Other biomarker efforts continue at Fred Hutch, with studies launched by Dr. Jason Bielas and Dr. Charles Drescher, both translational researchers. The researchers are planning to use a DNA sequencing tool (CypherSeg) to detect – through a routine Pap smear – a certain rare mutation that is specific to high-grade serous cancers. High-grade serous cancers are the most common and deadly subtype of ovarian cancer and their detection would be key to successful treatment. “If successful, our proposed work will lead to a clinically useful test that will identify women who would benefit from the removal of precancerous lesions prior to the development of ovarian cancer, and thus eliminate HGSC-associated death by disease prevention” said Dr. Bielas.
Identifying chemo-resistant patients ahead of time
Once diagnosed with ovarian cancer, a majority of women undergo chemotherapy with platinum. Unfortunately, this type of therapy does not work for everyone, which means that some women undergo the exhausting and draining process with no benefit.
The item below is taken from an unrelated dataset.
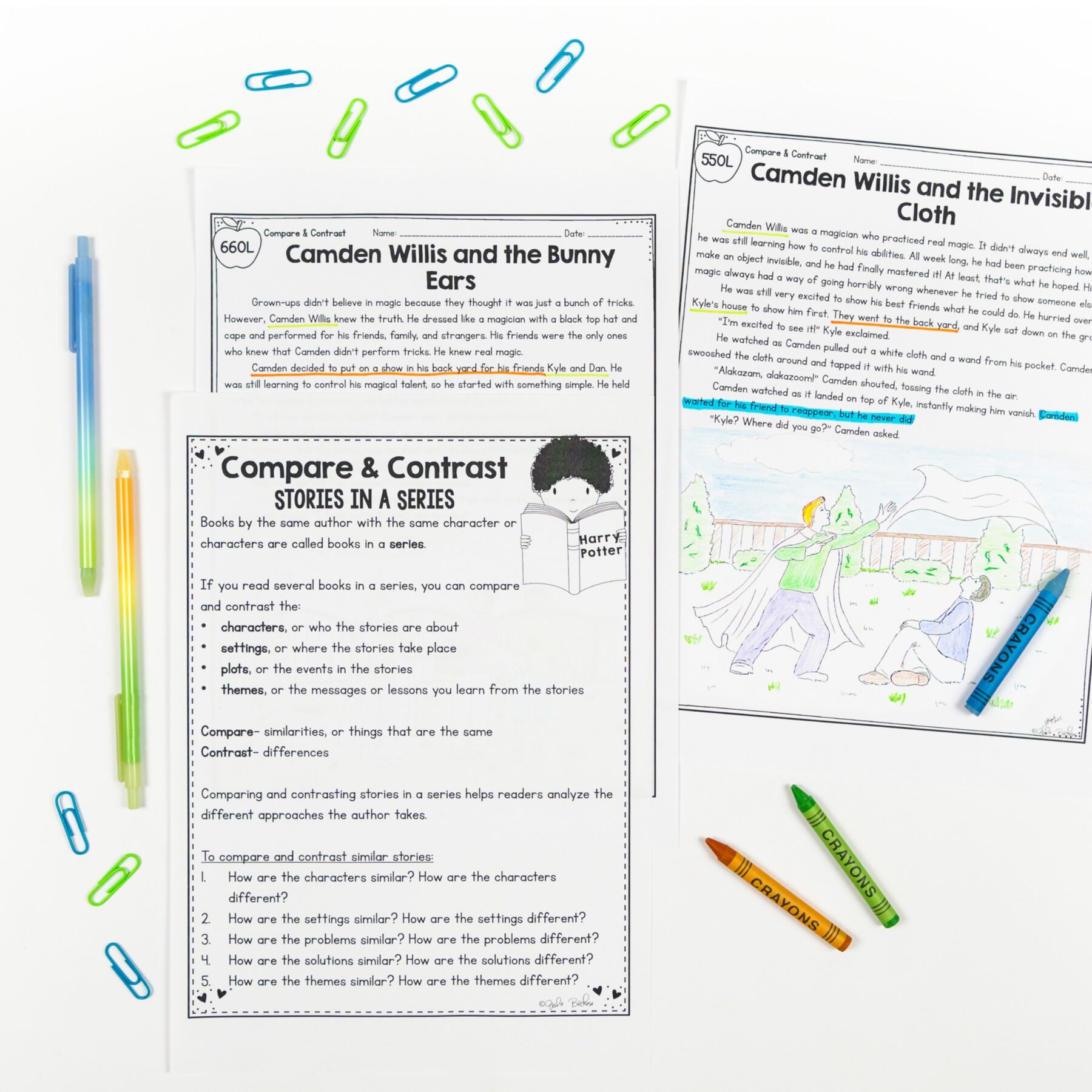 Compare Versions of Stories Reading Comprehension Unit – RL.2.9 – Print Digital - Image 14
For this reason, Dr. Amanda Paulovich, a clinical research at Fred Hutch, aims to distinguish the patients who will not respond to standard chemotherapy from those who will – before any chemo is administered. “Fifteen to 20 percent of patients have tumors that never respond to this chemo. Their disease continues to progress. But by the time we figure this out, the patient is so sick they’re not eligible for a clinical trial. If you could predict this lack of response, you wouldn’t waste their time on chemo that doesn’t work. You’d get them into a clinical trial and find out how to treat those tumors” she said.
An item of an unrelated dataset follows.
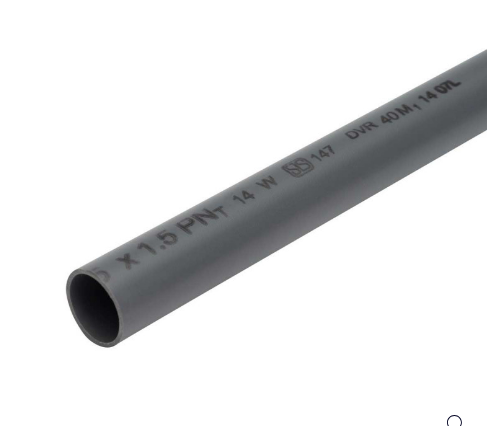 S-Lon uPVC Pipes - PNT 14 1/2 inch Gray 13 Feet PE (Plain Ended)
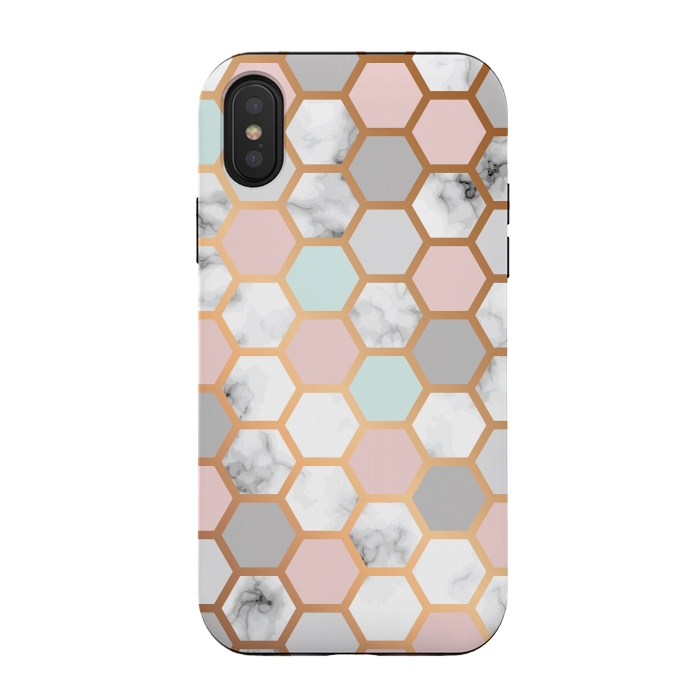 iPhone Xs / X StrongFit Marble Geometry 025 by Jelena Obradovic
Proteogenomics, which utilizes a combination of proteomics with genomic sequencing, is a promising new approach to identifying chemo-resistant patients in advance. The sequencing may also be able to help identify biological information on tumor behavior, targeting patients whose tumors become resistant to chemo over time. “We have better preclinical models than we used to have, and we also have better technologies for looking at the cancer cells — in terms of the genome and the proteome. The hope is to bring the novel tools into play and see if we can have better luck than folks have had in the past” said Dr. Paulovich.
Balancing the urgency of a cure with scientific rigor
Dr. Kristin Anderson, postdoctoral research fellow at Fred Hutch and breast cancer survivor, is currently working in the Greenberg Lab and studying an approach known as T-cell therapy. This new form of immunotherapy uses specially altered T-cells to more specifically target cancer cells. Dr. Anderson has focused her efforts on testing T-cell therapy by developing a mouse model that aims to go after a protein (mesothelin) that is overproduced in some solid tumors.
Further research is expected to start in January 2019 with a combination Phase 1-2 clinical trial for patients with pancreatic cancer. Once sufficient data is collected and the safety profile is met, Dr. Anderson and fellow researchers will direct their efforts to patients with ovarian cancer. “If you infuse activated CD8 T cells in the blood, they can go anywhere. And when they recognize their target, they stay in place until they have eliminated all their targets. Some new data even suggests that T cells can divide in tissues, which may give this therapy an even greater advantage when it comes to outnumbering and eliminating tumor cells” said Dr. Anderson.